Franklin: *raises eyebrow* Eddie looks fine.
So I wanted to… are you okay?
Franklin: You already know the answer to that. You sent me down there.
Catacombs… right. So hurry with your bath. I want to see just how ugh Steve looks as an elder.
Franklin: I’m soaking. I’ve had a rough day.
Franklin: *chuckling and rubbing his chest* Afraid you might slip if you went for the side?
*ignoring the comment and moving on*
Hello?! McFly! I want to see Steve…
Franklin: Lisa needs my attention right now. You can go see Uncle Steve, he’s over in the kitchen.
Okay I wasn’t fond of TS2 elders, I’m really hating TS3 elders! Eep!
Franklin: Are you done gawking?

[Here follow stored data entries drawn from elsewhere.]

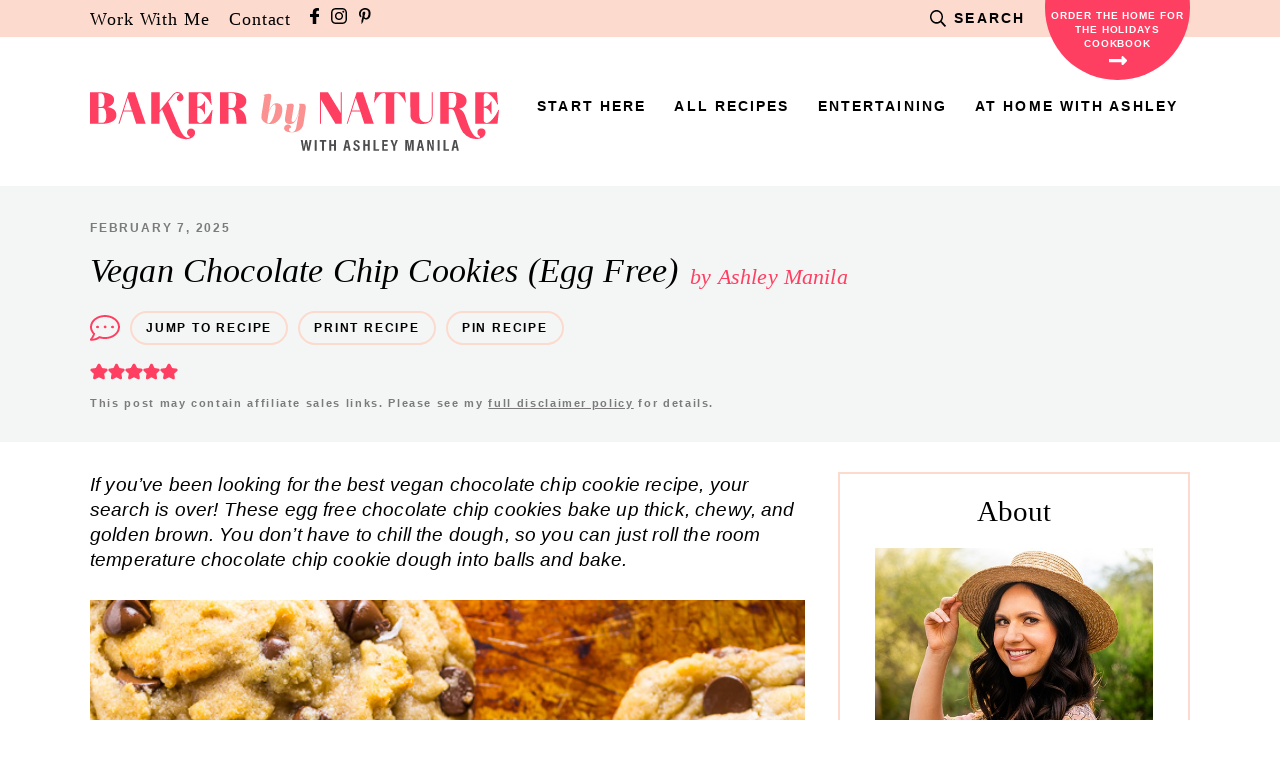

--- FILE ---
content_type: text/javascript; charset=UTF-8
request_url: https://bakerbynature.com/wp-content/themes/baker-by-nature/js/search-overlay.js?ver=1.0.9
body_size: -542
content:


jQuery(function( $ ){

	$('#search-mobile').click(function(){
		$('.overlay .search-form input[type="search"]').focus();
	})

});


jQuery(function( $ ){

	$('#search-utility').click(function(){
		$('.overlay .search-form input[type="search"]').focus();
	})

});

jQuery(function( $ ){

	$('#search-sticky-menu').click(function(){
		$('.overlay .search-form input[type="search"]').focus();
	})

});

jQuery(function( $ ){

	$('#search-recipes').click(function(){
		$('.overlay .search-form input[type="search"]').focus();
	})

});

--- FILE ---
content_type: text/javascript; charset=UTF-8
request_url: https://bakerbynature.com/wp-content/themes/baker-by-nature/js/mini-header.js?ver=1.0.1
body_size: -225
content:
jQuery(function( $ ){

	// display mini header when the user scrolls to bottom edge of .site-header.
	var trigger_point = $('.site-header').outerHeight( true );
	// display mini header when user scrolls to top of .site-inner.
	// var trigger_point = $('.site-inner').offset().top;

	// function to determine whether the mini sticky header should be shown or hidden.
	var sticky_mini_header = function() {
		var scroll_top = $(window).scrollTop(); // current vertical scroll position from the top

		// if we've scrolled beyond the trigger point, display mini header else do not. And, do this only when the screen width is greater than 960px.
	   if (scroll_top > trigger_point && window.innerWidth > 1024) {
			$('.mini-header').slideDown();
		} else {
			$('.mini-header').slideUp(200);
		}

	};
	// run our function on load
	sticky_mini_header();

	// and run it again every time user scrolls
	$(window).scroll(function() {
		 sticky_mini_header();
	});

});

--- FILE ---
content_type: text/javascript; charset=UTF-8
request_url: https://bakerbynature.com/wp-content/themes/baker-by-nature/js/slick-init.js?ver=1.1.2
body_size: -431
content:
jQuery(document).ready(function($){


  $(".product-slider").slick({
        infinite: true,
        autoplay: false,
        slidesToShow: 4,
        slidesToScroll: 1,
        centerMode: false,
	    arrows: true,
		dots: false,
  		touchThreshold: 100,
           responsive: [
            {
                breakpoint: 680,
                settings: {
                    slidesToShow: 1
                }
            }
          ]
    });
  

   
  
});

jQuery(document).ready(function($){


  $(".post-slider").slick({
        infinite: true,
        autoplay: false,
        slidesToShow: 4,
        slidesToScroll: 1,
        centerMode: false,
	    arrows: true,
		dots: false,
  		touchThreshold: 100,
           responsive: [
           {
                breakpoint: 680,
                settings: {
                    slidesToShow: 1
                }
            }
          ]
    });
  

  
  
});



--- FILE ---
content_type: image/svg+xml
request_url: https://bakerbynature.com/wp-content/uploads/2021/06/comment-icon-pink.svg
body_size: 66
content:
<?xml version="1.0" encoding="utf-8"?>
<!-- Generator: Adobe Illustrator 25.2.3, SVG Export Plug-In . SVG Version: 6.00 Build 0)  -->
<svg version="1.1" id="Layer_1" xmlns="http://www.w3.org/2000/svg" xmlns:xlink="http://www.w3.org/1999/xlink" x="0px" y="0px"
	 viewBox="0 0 12 10.5" style="enable-background:new 0 0 12 10.5;" xml:space="preserve">
<style type="text/css">
	.st0{fill:#FF3F62;}
</style>
<g id="Layer_2_1_">
	<g id="Layer_1-2">
		<path class="st0" d="M12,4.9c0,2.7-2.7,4.9-6,4.9c-0.7,0-1.5-0.1-2.2-0.3c-0.9,0.7-2.1,1.1-3.3,1.1c-0.2,0-0.4-0.1-0.5-0.3
			C0,10,0,9.7,0.2,9.6C0.6,9,1,8.5,1.2,7.8C0.5,7,0,6,0,4.9C0,2.2,2.7,0,6,0S12,2.2,12,4.9z M11.2,4.9c0-2.3-2.4-4.1-5.2-4.1
			S0.8,2.6,0.8,4.9c0,0.9,0.4,1.8,1,2.4l0.3,0.3L1.9,8.1C1.7,8.7,1.4,9.2,1,9.7c0.9-0.1,1.7-0.4,2.4-0.9l0.3-0.2l0.4,0.1
			C4.7,8.9,5.3,9,6,9C8.9,9,11.2,7.2,11.2,4.9z M3.6,4.9c0,0.3-0.3,0.6-0.6,0.5S2.4,5.2,2.4,4.9c0-0.3,0.3-0.5,0.6-0.5
			C3.3,4.3,3.6,4.6,3.6,4.9C3.6,4.9,3.6,4.9,3.6,4.9z M6.6,4.9c0,0.3-0.3,0.6-0.6,0.5c-0.3,0-0.6-0.3-0.5-0.6c0-0.3,0.3-0.5,0.6-0.5
			C6.3,4.3,6.6,4.6,6.6,4.9C6.6,4.9,6.6,4.9,6.6,4.9z M9.6,4.9c0,0.3-0.3,0.6-0.6,0.5S8.4,5.2,8.4,4.9c0-0.3,0.3-0.5,0.6-0.5
			C9.3,4.3,9.6,4.6,9.6,4.9C9.6,4.9,9.6,4.9,9.6,4.9z"/>
	</g>
</g>
</svg>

I have something I’m going to uh… take care of. *waggles eyebrows*
o.O Franklin! I… ya go ahead… its not like she’ll end up more preggers than she is…
With everyone working, Christian gets to stay home with the toddlers and baby. The weird thing is if he gets too close to the sidewalk, even if he is only walking to a different part of the lot, the game flips out and says the kids cant be home alone. o.O Dude was going to take a nap for cripes sake.
Franklin: Didn’t stop you from hiring a babysitter anyhow.
Nope. Figured give the geezer a break.
Franklin: To eat… ya, its time.
No, I mean its time to start prep work for my next test.
Franklin: Roo, I just made my dinner…
Ya but …
Franklin: Just let me finish… it isnt as if it can’t wait a few minutes later.
A few of my minutes is a few of your hours… *fidgets*
Franklin: Okay lets go.
Okay, I know Sandra is a slob, but that is so gross!
Franklin: She ate that?
Yes. Nasty aint it? I mean granted I made Precious eat a rotten grilled cheese sammich, but I didn’t make Sandra eat that.
Franklin: That’s gross. I wont be kissing her again. *wrinkles nose in disgust*
What is taking you so long? You missed your son’s transition! And he got the cherub curly hair, I love it. Rather fitting don’t you think?
Franklin: I told you… he is not my son!
Where are you?
Franklin: We’re just hanging out for a bit. He’s a bit stressed from the procedure.
*sighs* Fine. I guess I can wait a little longer.